→ Activity
How many lines of these records hold the string "image"? Reply with the number alone.
-.-.-
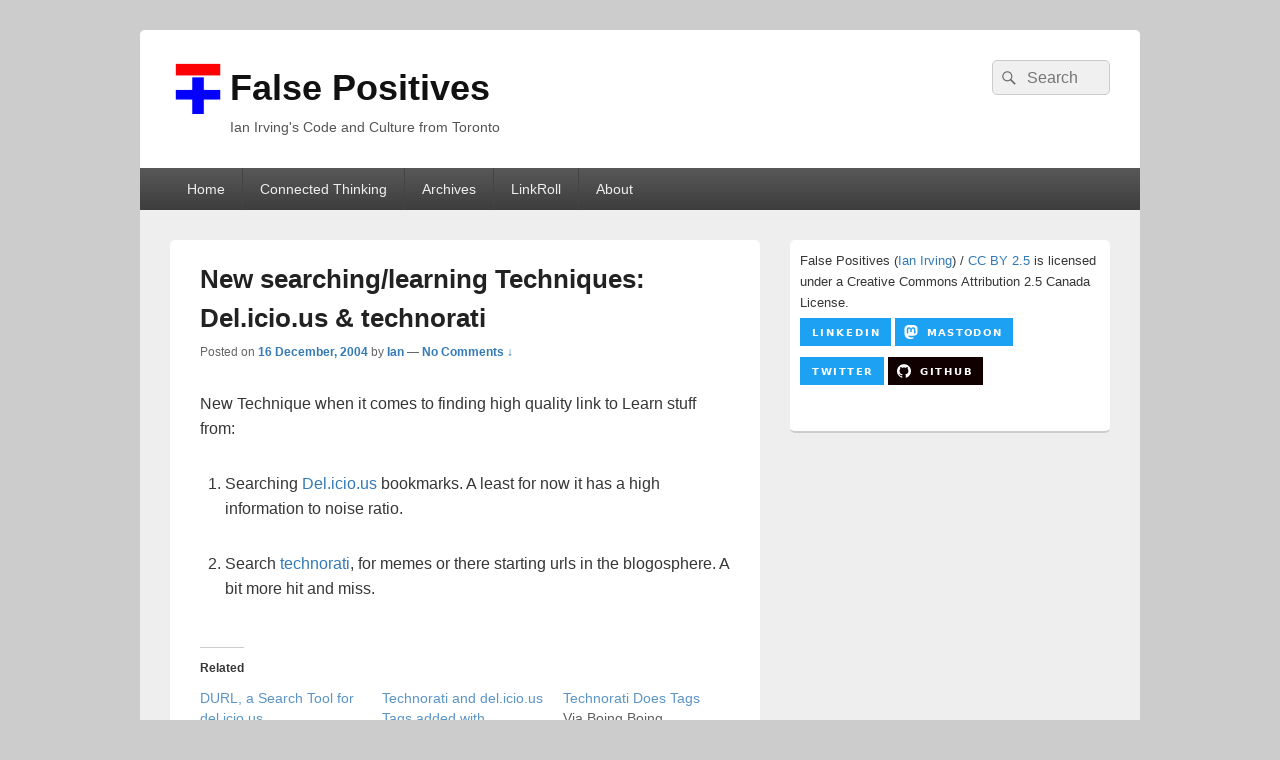

--- FILE ---
content_type: image/svg+xml;charset=utf-8
request_url: https://img.shields.io/badge/Mastodon-1DA1F2?style=for-the-badge&logo=mastodon&logoColor=white
body_size: 1282
content:
<svg xmlns="http://www.w3.org/2000/svg" width="118" height="28" role="img" aria-label="MASTODON"><title>MASTODON</title><g shape-rendering="crispEdges"><rect width="118" height="28" fill="#1da1f2"/></g><g fill="#fff" text-anchor="middle" font-family="Verdana,Geneva,DejaVu Sans,sans-serif" text-rendering="geometricPrecision" font-size="100"><image x="9" y="7" width="14" height="14" href="[data-uri]"/><text transform="scale(.1)" x="690" y="175" textLength="740" fill="#fff" font-weight="bold">MASTODON</text></g></svg>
-.-.-
→ Worked solution
2